La Pascua es también tiempo propicio para recuperar la alegría y la esperanza que proviene de la victoria de Cristo. En el solemne canto de entrada escuchábamos unas palabras inspiradas en el profeta Isaías: Vocem iucunditatis annuntiate… usque ad extremum terræ (Introito). Se trata de una invitación llena de fuerza, una invitación que urge a anunciar, a grandes voces y hasta el confín de la tierra, un acontecimiento gozoso que nos ha cambiado la vida, que ha transformado para siempre nuestra historia: Liberavit Dominus populum suum. El Señor ha redimido a su pueblo con la Resurrección, lo ha liberado de la esclavitud del pecado, de todo cuanto se opone al amor… ahora el horizonte que se abre ante nosotros es radicalmente distinto y nuevo, es un horizonte lleno de luz, de gozo y de esperanza, aunque nos veamos acechados por las fuerza del mal. Nos apremia este anuncio porque deseamos que todos nuestros hermanos lleguen a conocer a Cristo, lleguen a encontrarse con Él. Este anhelo profundo de la Iglesia lo hemos hecho nuestro en el Salmo responsorial, en el que hemos cantado: «Aclamad al Señor, tierra entera» (Sal 65). ¡Sí, hermanos, éste es nuestro deseo! Queremos que la tierra entera entre en comunión de vida y de amor con el Resucitado; queremos que todos lleguen a sentir la gran certeza que tan bellamente expresaba un autor de nuestros días: «¡Sois amados! ¡Sois amados! Este es el Mensaje que llega a nuestra vida, lo queráis o no, lo comprendáis o no, lo hayáis experimentado ya o tengáis todavía que esperar. ¿Qué es la vida? Ser amados. ¿Y lo que nos sostiene? Ser amados. ¿Y nuestro destino? Ser amados, esto es Jesucristo», (L. Giussani), ésta es la razón de nuestra esperanza y de nuestra alegría.
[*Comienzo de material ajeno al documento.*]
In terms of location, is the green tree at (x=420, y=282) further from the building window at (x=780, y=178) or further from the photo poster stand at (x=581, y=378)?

Es el Espíritu Santo el que nos introduce en ese misterio de comunión; es Él quien nos capacita para vivir en la alegría y el que infunde en nosotros la verdadera esperanza teologal. Pidamos, por mediación de María santísima, que experimentó este gozo y lo cantó en el Magnificat, que nos ayude a transmitir el Espíritu de la esperanza, en especial a todos aquellos que sufren o están desesperados.